"The degree of one's emotions varies inversely with one's knowledge of the facts." --Bertrand Russell
The news media is very excited about the Dow Jones Industrial Average hitting 14,000 for the first time since 2007. Individual investors, not so much.
Ever since the market bottom in March 2009, we have had a series of very strong V-shaped rallies. At least a half dozen times we have had multi-month, straight-up moves that looked like they would never stop. Shorts get squeezed and underinvested bulls can't catch up.
What is most interesting about these moves is how little excitement they have produced among individual investors. The response is that it is just another manipulated move produce by the Fed and the computers and really has nothing to do with the health of the economy and individual interest in the stock market.
The latest move has been a little different in that regard. There have been sizable inflows into equity funds and there is talk that, although the economic recovery is still painful slow, we are at least going in the right direction and confidence is returning.
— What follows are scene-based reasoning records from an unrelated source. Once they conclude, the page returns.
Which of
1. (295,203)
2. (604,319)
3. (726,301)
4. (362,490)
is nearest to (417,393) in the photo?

The bears have the same response they always have: the market is simply ignoring a slew of negatives again and there will be a day of reckoning. They have been wrong about this for nearly four years, but with so many people still suffering from the fallout of the Great Recession, the idea that the market is misleading has great intellectual appeal.
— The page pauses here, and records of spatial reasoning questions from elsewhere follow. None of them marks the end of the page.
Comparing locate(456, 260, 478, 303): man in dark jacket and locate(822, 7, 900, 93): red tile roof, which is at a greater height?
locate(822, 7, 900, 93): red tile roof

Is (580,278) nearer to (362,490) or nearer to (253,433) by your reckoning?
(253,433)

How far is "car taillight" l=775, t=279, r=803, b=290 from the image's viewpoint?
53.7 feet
The one great lesson of the market over the last four years is not to look for reasons to fight the trend. That has been the single biggest mistake you can make and it is very easy to make if you apply common sense. There are so many reasons, technical and fundamental, to think the market can't keep running, but they simply haven't mattered.
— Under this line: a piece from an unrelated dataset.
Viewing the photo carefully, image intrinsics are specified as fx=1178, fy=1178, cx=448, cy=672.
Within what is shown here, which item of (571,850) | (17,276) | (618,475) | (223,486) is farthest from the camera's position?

What I find most challenging about the market is that we so seldom have the level of excitement among traders that I have associated with past trends. There is talk about bullishness and hopes that the market is finally moving on to a new stage that will attract those who have forsaken it, but I see few signs of the interest prior to the 2008-09 crash.
The best way to deal with this is to maintain a positive bias until there is clear change in the price action. You can't be too anticipatory or you will be burned just like the bears were on Friday.
Riding a trend isn't as easy as it sounds, but it sure pays much better than constant top-calling. You can find good reasons to battle the bulls, but the simple fact of the matter is that they are winning and we need to stick with them.